Everything I Know & Love About Chile

Let’s get a few things straight, Latin America is not one single nation of thick-moustached men dancing along to Salsa and Peruvian pan-pipes.

Despite popular belief, ‘Chile’ is not pronounced ‘chilli’ as most foreigners seem to only be able to say it. Its beaches are not like Brazil’s. And it is not famous for tacos or the Tequila Sunrise.

Also — Ayahuasca is not a party drug. Sorry.

Spending two months in Chile with my lady’s family has given me a deeper look, albeit still a snapshot, into a world so simplified in the minds of the West that it should be suffocating under clichés and identity crises. But it’s not. Much like my own home of Australia, constantly over-aware of its position and posturing next to big brothers Great Britain and the U.S. of A., Chile might be ashamed of its difference when compared against its more famous counterparts, while always fearing that it’s just not ‘Latino’ enough for the crowd.

Thriving and surviving

But the truth is, Chile doesn’t really give a fuck what everyone else is doing, Chile is busy dealing with earthquakes, volcanic eruptions, tsunamis and floods, recovering from a military coup and having one of the strongest economies in Central and South America. And all the time laughing with the twisted linguistic slang they have become famous for (Huevon is a family favourite).

With the rich writing tradition of famous Chileans like Isabel Allende and Nobel Prize winners Pablo Neruda and Gabriela Mistral, Chile seems to have the symptoms of a deep love for poetry and literature in a country full of diverse dialects and languages. Chile’s own Indigenous language of Mapudungun, although under threat, is today being fluently spoken by an estimated 200,000 people. And with 600,000 Mapuche in the state of Araucania alone, these numbers are a testament to the people who have fought hard to protect territory, culture and language in what is widely known as the greatest defence against colonisation from Indigenous people in history.

Still today Mapuche people who occupy, in varying degrees, most of the southern half of the nation, refuse to accept the identity of the ‘Chilean’ as their own and continue to thrive in closed communities and in large numbers. However, thriving and surviving are relative when talking about Chilean politics and Indigenous representation. Like in most countries with large or prominent Indigenous populations, the identity of original peoples is often used for the benefit of the nation-state when it is most profitable and then ignored when seen to be ‘getting in the way’ of progress. So while the ‘native dolls’ are sold in the tourist shops, Native people are silenced when opposed to damming local lakes and destroying natural habitats. The usual, horrifying story.
════════════════
**PROBLEM SET**
A) In the essay about Chile, how many people are estimated to speak Mapudungun fluently today?
B) Carry on writing the essay about Chile from the point where it stops.

**DATASET CONTENT**
════════════════
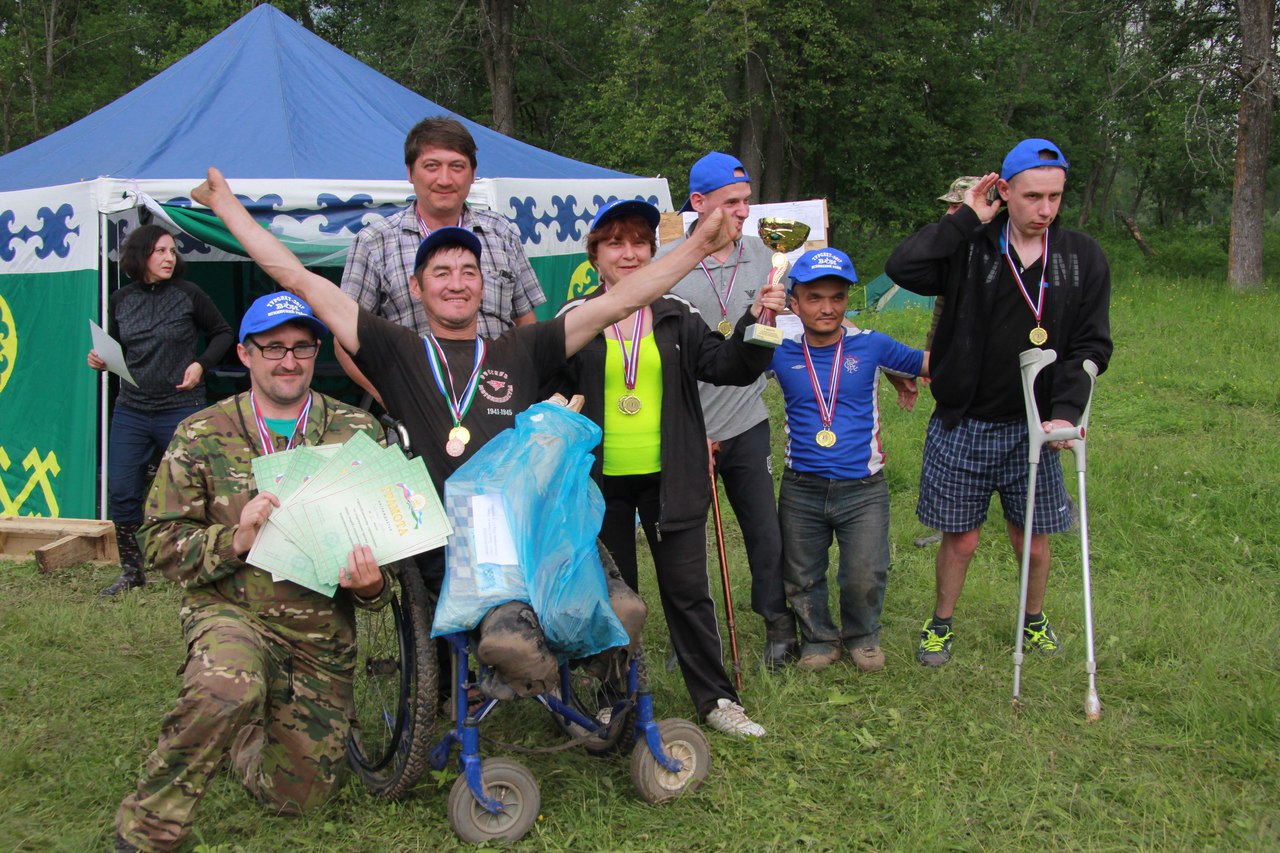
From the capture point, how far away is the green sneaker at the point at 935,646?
433cm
════════════════
**TASK-BY-TASK OUTPUTS**
A) An estimated 200,000 people.

B)
Although Chile has a regal history of literature and international recognition for her authors, the gap between the educated and non-educated has become so large that it now looks like a chasm unable to be crossed. In 2015 this BBC report showed that Chile had the highest gap between rich and poor among the 34 OECD member nations, more than that of Mexico. Coupled with the fact that rich Chileans and poor Chileans also share a gap between Spanish/European and various Indigenous backgrounds, and the fact that University degrees in Chile cost almost as much as their United States counterparts, then we start to see a disparity indicative of structural racism and control.

A different kind of battle for students

The battle for free education came to a head when Chilean rapper Anita Tijioux (of Mapuche and French ancestry), collaborated with student activists to make her 2011 track, ‘Shock’.

Beyond its international reputation and the strength of the artist and students involved, the success of this campaign can be seen in bookstores all over Chile, where a ‘luxury item’ tax still makes sure that most people cannot afford even a paperback novel, which cost upwards from $35-$45 AUD. When the minimum wage (you can ignore online government sanctioned data) hits as low as 1000 Chilean Pesos ($2 AUD) an hour, the chances of affording the books necessary for a university education, let alone the tuition fees themselves, is out of the question for most families.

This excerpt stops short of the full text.